CrossViTConfig

class lucid.models.CrossViTConfig(img_size: tuple[int, int] | list[int] = (224, 224), patch_size: tuple[int, int] | list[int] = (12, 16), in_channels: int = 3, num_classes: int = 1000, embed_dim: tuple[int, int] | list[int] = (192, 384), depth: tuple[tuple[int, int, int], ...] | list[list[int]] = ((1, 3, 1), (1, 3, 1), (1, 3, 1)), num_heads: tuple[int, int] | list[int] = (6, 12), mlp_ratio: tuple[float, float, float] | list[float] = (2.0, 2.0, 4.0), qkv_bias: bool = False, qk_scale: float | None = None, drop_rate: float = 0.0, attn_drop_rate: float = 0.0, drop_path_rate: float = 0.0, norm_layer: type[lucid.nn.module.Module] = <class 'lucid.nn.modules.norm.LayerNorm'>, multi_conv: bool = False)

CrossViTConfig stores the dual-branch stage layout and classifier settings used by lucid.models.CrossViT. It defines the branch image sizes, patch sizes, embedding widths, multi-scale block depths, attention heads, and whether the dagger-style multi-convolution patch embedding is enabled.

Class Signature

@dataclass
class CrossViTConfig:
    img_size: tuple[int, int] | list[int] = (224, 224)
    patch_size: tuple[int, int] | list[int] = (12, 16)
    in_channels: int = 3
    num_classes: int = 1000
    embed_dim: tuple[int, int] | list[int] = (192, 384)
    depth: tuple[tuple[int, int, int], ...] | list[list[int]] = ((1, 3, 1), (1, 3, 1), (1, 3, 1))
    num_heads: tuple[int, int] | list[int] = (6, 12)
    mlp_ratio: tuple[float, float, float] | list[float] = (2.0, 2.0, 4.0)
    qkv_bias: bool = False
    qk_scale: float | None = None
    drop_rate: float = 0.0
    attn_drop_rate: float = 0.0
    drop_path_rate: float = 0.0
    norm_layer: type[nn.Module] = nn.LayerNorm
    multi_conv: bool = False

Parameters

  • img_size: Input resolution for the two CrossViT branches.

**LISTED ENTRIES**:
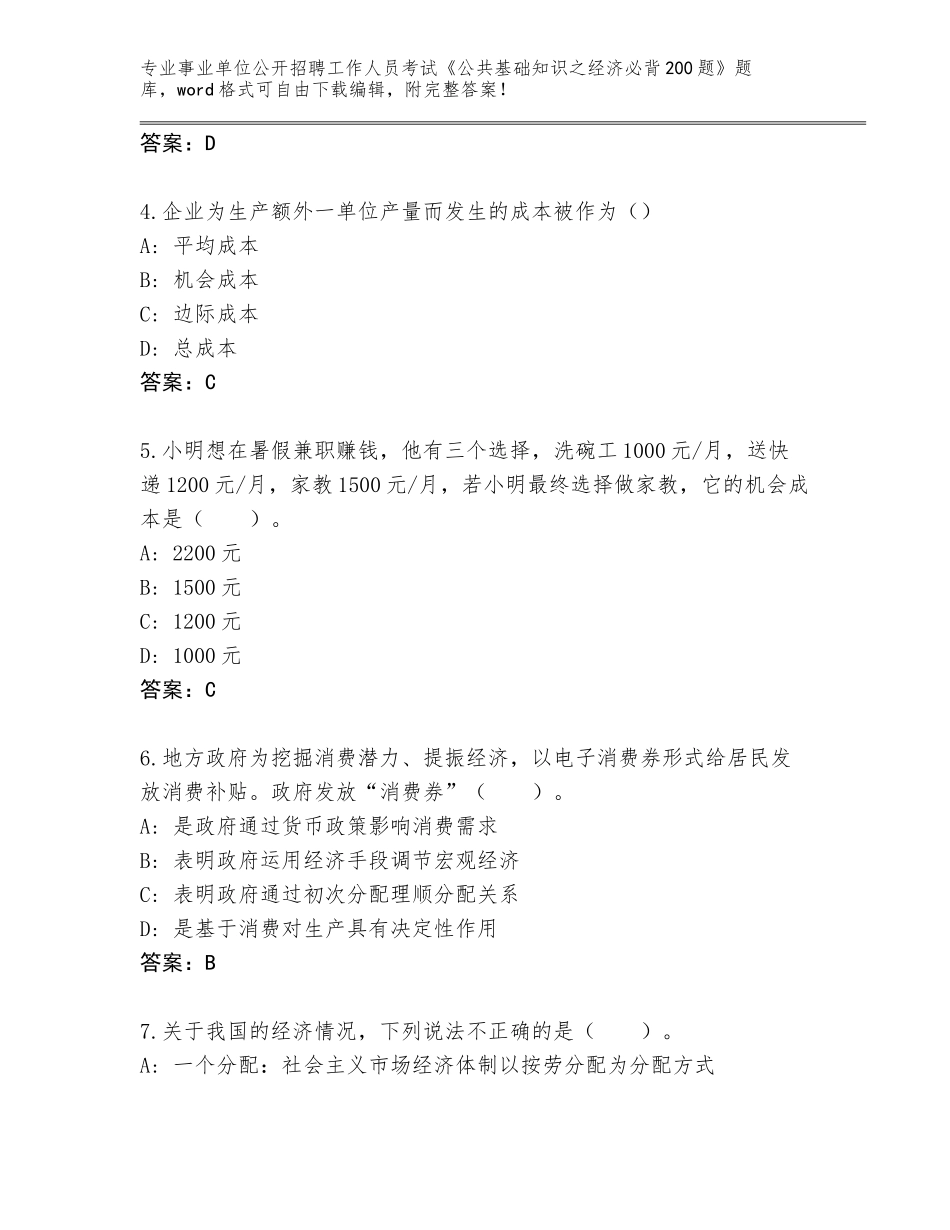 2024年河南省扶沟县事业单位公开招聘工作人员考试《公共基础知识之经济必背200题》大全（B卷）_第2页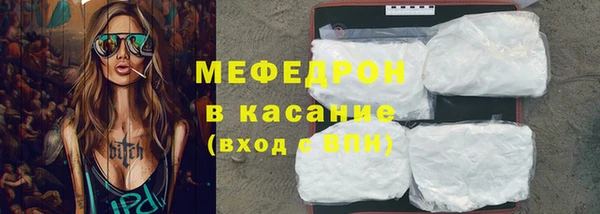 соль курить ск Бородино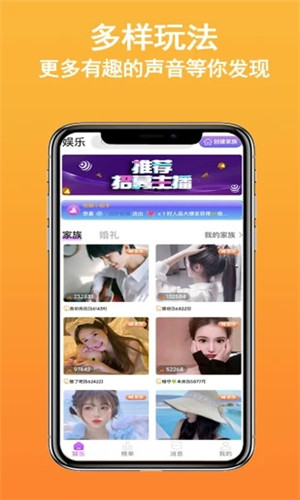 枕聊语音正式版软件截图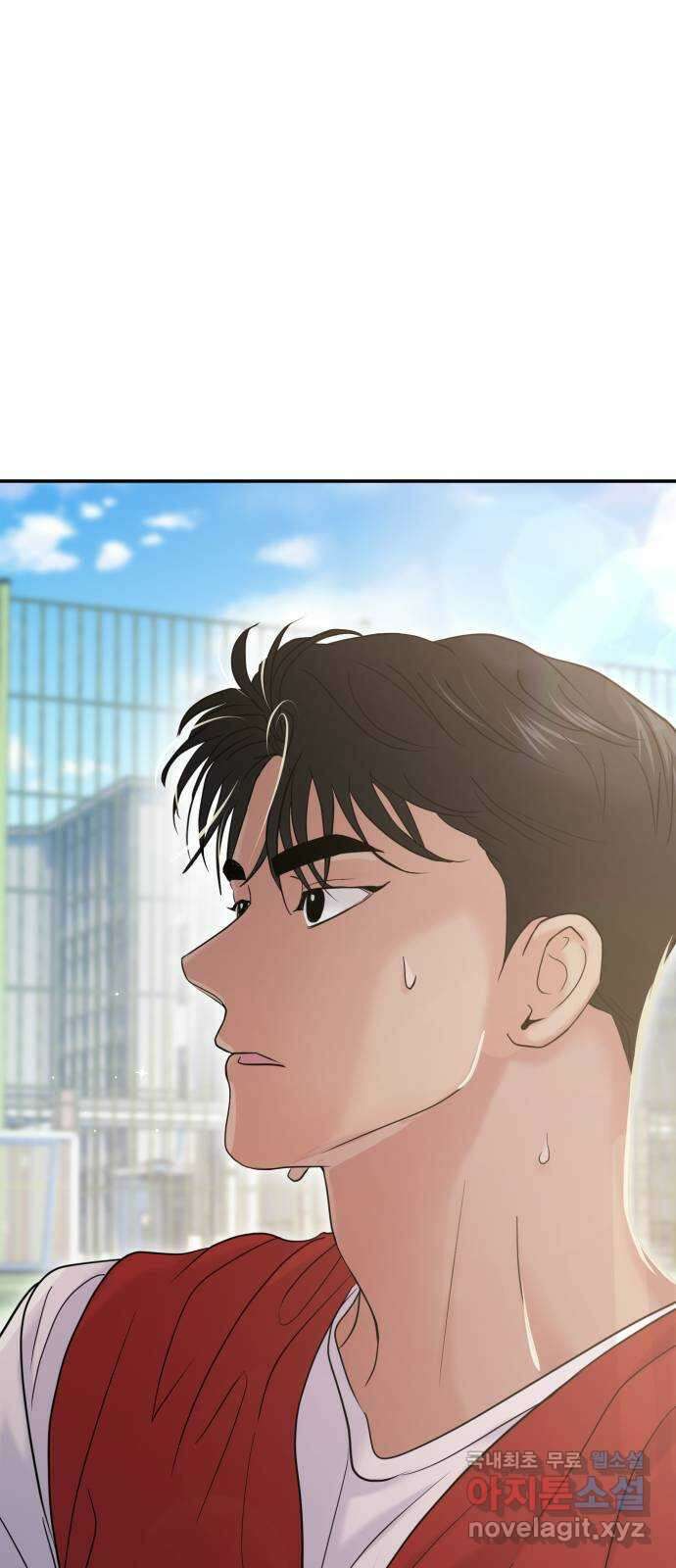 대충 캠퍼스로맨스임 57화 97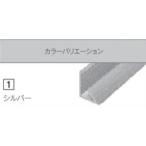 2 шт. входит ZK-1021E aluminium Joyner серебряный входить . для E вид a кальмар погреб ru сооружение часть материал 3075mm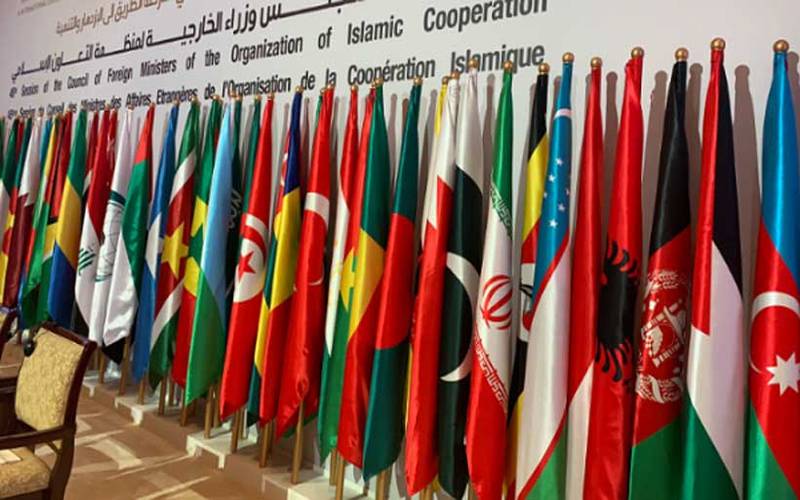 سویڈن میں قرآن پاک کی بےحرمتی، اسلامی تعاون تنظیم کا ہنگامی اجلاس طلب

**EXERCISE SET**:
a - Reproduce a passage from the CrossViTConfig documentation word for word, beginning at "CrossViTConfig stores the" and ending after "embedding is enabled.".
b - Continue the CrossViTConfig documentation from its last line.

**ANSWERS FOR THIS EXERCISE**:
a -
CrossViTConfig stores the dual-branch stage layout and classifier settings used by lucid.models.CrossViT. It defines the branch image sizes, patch sizes, embedding widths, multi-scale block depths, attention heads, and whether the dagger-style multi-convolution patch embedding is enabled.

b -
  • patch_size: Patch size for each branch.

  • in_channels (int): Number of input image channels.

  • num_classes (int): Number of output classes. Set to 0 to keep identity heads.

  • embed_dim: Embedding width for each branch.

  • depth: Sequence of multi-scale block specs. Each entry contains two branch depths and one fusion depth.

  • num_heads: Attention head counts for the two branches.

  • mlp_ratio: MLP expansion ratios for the two branches and the cross-fusion path.

  • qkv_bias (bool): Whether query, key, and value projections use bias.

  • qk_scale (float | None): Optional attention scaling override.

  • drop_rate, attn_drop_rate, drop_path_rate: Dropout and stochastic depth settings.

  • norm_layer (type[nn.Module]): Normalization layer used throughout the model.

  • multi_conv (bool): Whether to use the dagger-style multi-convolution patch embedding.

Validation

  • img_size, patch_size, embed_dim, and num_heads must each contain exactly two positive integers.

  • in_channels must be greater than 0.

  • num_classes must be greater than or equal to 0.

  • mlp_ratio must contain exactly three positive values.

  • depth must contain at least one stage spec, and each spec must contain two positive branch depths plus one non-negative fusion depth.

  • Each embedding width must be divisible by the corresponding head count.

  • Dropout rates must each be in [0, 1).

  • If multi_conv=True, every patch size must be either 12 or 16.

Usage

import lucid.models as models

config = models.CrossViTConfig(
    img_size=(32, 32),
    patch_size=(8, 16),
    in_channels=1,
    num_classes=10,
    embed_dim=(32, 64),
    depth=((1, 1, 0), (1, 1, 0)),
    num_heads=(4, 4),
    mlp_ratio=(2.0, 2.0, 1.0),
    drop_path_rate=0.0,
)
model = models.CrossViT(config)